HMRC Changes January 2018

HMRC has changed the way it calculates penalties charged to taxpayers who have made mistakes in their tax returns or failed to notify HMRC of a tax liability. 

Penalty regime

Where a taxpayer fails to notify HMRC of their tax liability or makes an error (careless or deliberate) in a tax return, HMRC can charge the taxpayer a penalty, calculated as a percentage of the potential lost revenue (PLR).

There are statutory bands set for the range of percentages of PLR that are used for each type of taxpayer behaviour, and which vary according to whether the error was disclosed voluntarily with no prompting by HMRC or disclosed after an HMRC prompt – see table.

Where the final penalty sits between the minimum and maximum percentages depends on the quality of the disclosure. “Quality” has three elements: telling (30%), helping (40%), and giving access (30%). The amounts in brackets are the percentage by which the maximum possible penalty is reduced within the statutory range. Each of those elements is judged by HMRC according to its timing, extent and nature.

Timing is important

Timing is a key part of determining the quality of the disclosure. HMRC views an error reported within 12 months of its occurrence or 12 months of the date notification should have been made, as being a higher quality of disclosure than when the same error is reported a significant period after it occurred. This 12-month period is built into the penalties for failure to notify, with lower penalties charged if the notification is made within 12 months of when it should have been made.

Change in practice

This penalty regime came into effect generally from 2008/09, after many years of consultation and negotiation between HMRC and the professional bodies.

Much to the surprise of those professional bodies, HMRC changed its practice in relation to penalties for disclosures made from September 2017. The guidance in its Compliance Handbook manual was changed in paras: CH82410CH82430CH72540and the related pages, without notice. Then in December 2017 all of the compliance check factsheets which refer to penalties were changed to include this text:

“If you’ve taken a significant period (normally 3 years) to correct or disclose the inaccuracy we’ll normally restrict the amount of reduction given for disclosure. We’ll restrict the penalty range by 10 percentage points above the minimum to reflect the time taken before working out the reductions for telling, helping and giving.”

Significant period

The HMRC guidance implies that if the error is reported within three years, the maximum mitigation of the penalty is possible. However, the penalty percentages are increased by ten percentage points where errors or failure to notify are disclosed after more than three years.
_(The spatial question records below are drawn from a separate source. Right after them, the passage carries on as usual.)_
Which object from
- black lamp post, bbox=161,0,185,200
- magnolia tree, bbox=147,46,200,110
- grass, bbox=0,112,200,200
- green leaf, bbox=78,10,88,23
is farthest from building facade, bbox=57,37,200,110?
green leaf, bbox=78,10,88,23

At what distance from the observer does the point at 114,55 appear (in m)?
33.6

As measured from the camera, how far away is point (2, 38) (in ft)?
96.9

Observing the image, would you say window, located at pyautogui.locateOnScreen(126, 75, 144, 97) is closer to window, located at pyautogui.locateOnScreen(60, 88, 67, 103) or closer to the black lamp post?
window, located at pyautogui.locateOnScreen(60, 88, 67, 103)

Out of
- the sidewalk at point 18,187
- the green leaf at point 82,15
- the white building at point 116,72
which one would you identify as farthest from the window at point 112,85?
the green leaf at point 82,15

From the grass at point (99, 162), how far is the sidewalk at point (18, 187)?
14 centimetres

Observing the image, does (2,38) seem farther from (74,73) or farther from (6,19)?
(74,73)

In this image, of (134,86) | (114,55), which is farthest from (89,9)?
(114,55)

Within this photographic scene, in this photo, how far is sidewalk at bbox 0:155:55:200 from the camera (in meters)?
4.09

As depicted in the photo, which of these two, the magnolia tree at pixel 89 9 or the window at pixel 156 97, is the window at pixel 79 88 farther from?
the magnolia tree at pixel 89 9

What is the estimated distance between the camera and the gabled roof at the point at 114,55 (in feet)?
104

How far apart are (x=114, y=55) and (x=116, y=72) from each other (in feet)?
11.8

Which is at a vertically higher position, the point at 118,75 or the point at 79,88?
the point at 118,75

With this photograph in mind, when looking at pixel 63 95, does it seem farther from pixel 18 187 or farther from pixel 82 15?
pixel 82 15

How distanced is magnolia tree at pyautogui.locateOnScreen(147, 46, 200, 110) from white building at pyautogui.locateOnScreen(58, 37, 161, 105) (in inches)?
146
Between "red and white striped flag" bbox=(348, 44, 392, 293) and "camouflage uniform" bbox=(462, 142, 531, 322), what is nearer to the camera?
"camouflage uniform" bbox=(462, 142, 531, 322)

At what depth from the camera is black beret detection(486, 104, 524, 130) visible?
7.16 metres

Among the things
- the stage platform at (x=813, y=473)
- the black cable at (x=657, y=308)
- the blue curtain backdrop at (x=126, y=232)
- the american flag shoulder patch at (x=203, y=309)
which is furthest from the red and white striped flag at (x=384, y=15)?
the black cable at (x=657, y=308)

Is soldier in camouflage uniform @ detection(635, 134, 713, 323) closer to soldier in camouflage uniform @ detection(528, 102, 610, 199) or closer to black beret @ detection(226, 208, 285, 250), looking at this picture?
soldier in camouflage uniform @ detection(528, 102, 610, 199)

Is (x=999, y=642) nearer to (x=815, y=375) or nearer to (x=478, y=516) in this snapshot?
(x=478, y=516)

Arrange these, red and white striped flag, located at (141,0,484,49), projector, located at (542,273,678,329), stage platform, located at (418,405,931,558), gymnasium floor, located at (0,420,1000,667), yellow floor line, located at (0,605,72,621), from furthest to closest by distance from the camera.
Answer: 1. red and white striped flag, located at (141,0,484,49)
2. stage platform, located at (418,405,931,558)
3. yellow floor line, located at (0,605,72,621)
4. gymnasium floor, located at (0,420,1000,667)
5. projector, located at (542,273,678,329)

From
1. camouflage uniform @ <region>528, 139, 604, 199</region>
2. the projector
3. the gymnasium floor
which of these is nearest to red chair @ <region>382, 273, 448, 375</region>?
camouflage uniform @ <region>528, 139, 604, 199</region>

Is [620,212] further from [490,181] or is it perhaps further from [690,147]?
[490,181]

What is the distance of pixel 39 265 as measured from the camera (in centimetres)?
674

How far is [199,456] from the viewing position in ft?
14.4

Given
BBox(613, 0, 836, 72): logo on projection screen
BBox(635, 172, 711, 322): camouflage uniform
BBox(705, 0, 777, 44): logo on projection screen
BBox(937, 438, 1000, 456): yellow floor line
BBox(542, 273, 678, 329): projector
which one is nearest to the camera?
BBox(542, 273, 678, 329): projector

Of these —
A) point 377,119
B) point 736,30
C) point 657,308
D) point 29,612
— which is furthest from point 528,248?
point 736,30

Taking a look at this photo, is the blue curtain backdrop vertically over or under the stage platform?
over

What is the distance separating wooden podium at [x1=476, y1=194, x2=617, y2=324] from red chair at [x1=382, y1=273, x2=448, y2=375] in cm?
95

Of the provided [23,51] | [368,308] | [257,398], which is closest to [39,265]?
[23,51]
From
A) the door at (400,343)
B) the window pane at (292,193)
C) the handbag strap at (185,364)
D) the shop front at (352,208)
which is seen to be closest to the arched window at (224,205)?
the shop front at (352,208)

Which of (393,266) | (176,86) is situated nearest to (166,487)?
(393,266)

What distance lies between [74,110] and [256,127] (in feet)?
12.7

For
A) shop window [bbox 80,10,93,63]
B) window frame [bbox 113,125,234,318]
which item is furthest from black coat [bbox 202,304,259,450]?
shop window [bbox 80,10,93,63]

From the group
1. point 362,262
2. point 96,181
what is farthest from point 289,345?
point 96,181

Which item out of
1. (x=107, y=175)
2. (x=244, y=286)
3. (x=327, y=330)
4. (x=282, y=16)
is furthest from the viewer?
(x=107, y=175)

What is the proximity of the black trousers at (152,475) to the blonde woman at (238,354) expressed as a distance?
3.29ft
A careless error reported after three years with no prompting will now carry a minimum penalty of 10% of PLR. A prompted disclosure of an error delayed for over three years carries a minimum penalty of 25%.

What does it mean?

It is not clear from the guidance what HMRC will count as the start of the three-year significant period. This could be:

  • the date of the error occurred;
  • the end of the tax year or accounting period in which the error or failure occurred; or
  • the date when the error was discovered.

Mike Down, head of tax investigations at RSM, said: “There is an urgent need for HMRC to clarify exactly what their policy now is, to confirm its legal basis, and to explain why they believe this overturning of such a long-standing principle is necessary.”

Advise taxpayers

This change in HMRC practice will affect taxpayers who want to make a voluntary disclosure of careless errors, or of mistakes made while they took due care. In the past, such individuals could make penalty-free disclosures to HMRC, which encouraged compliance and saved time and money as HMRC didn’t have to investigate the matter themselves.

Now, where the taxpayer discovers an error or their accountant finds it for them, it will be important to make a disclosure to HMRC as soon as is practical. Any delay which takes the disclosure outside the three-year period (to be defined!) could cost the taxpayer a further 10% in penalties.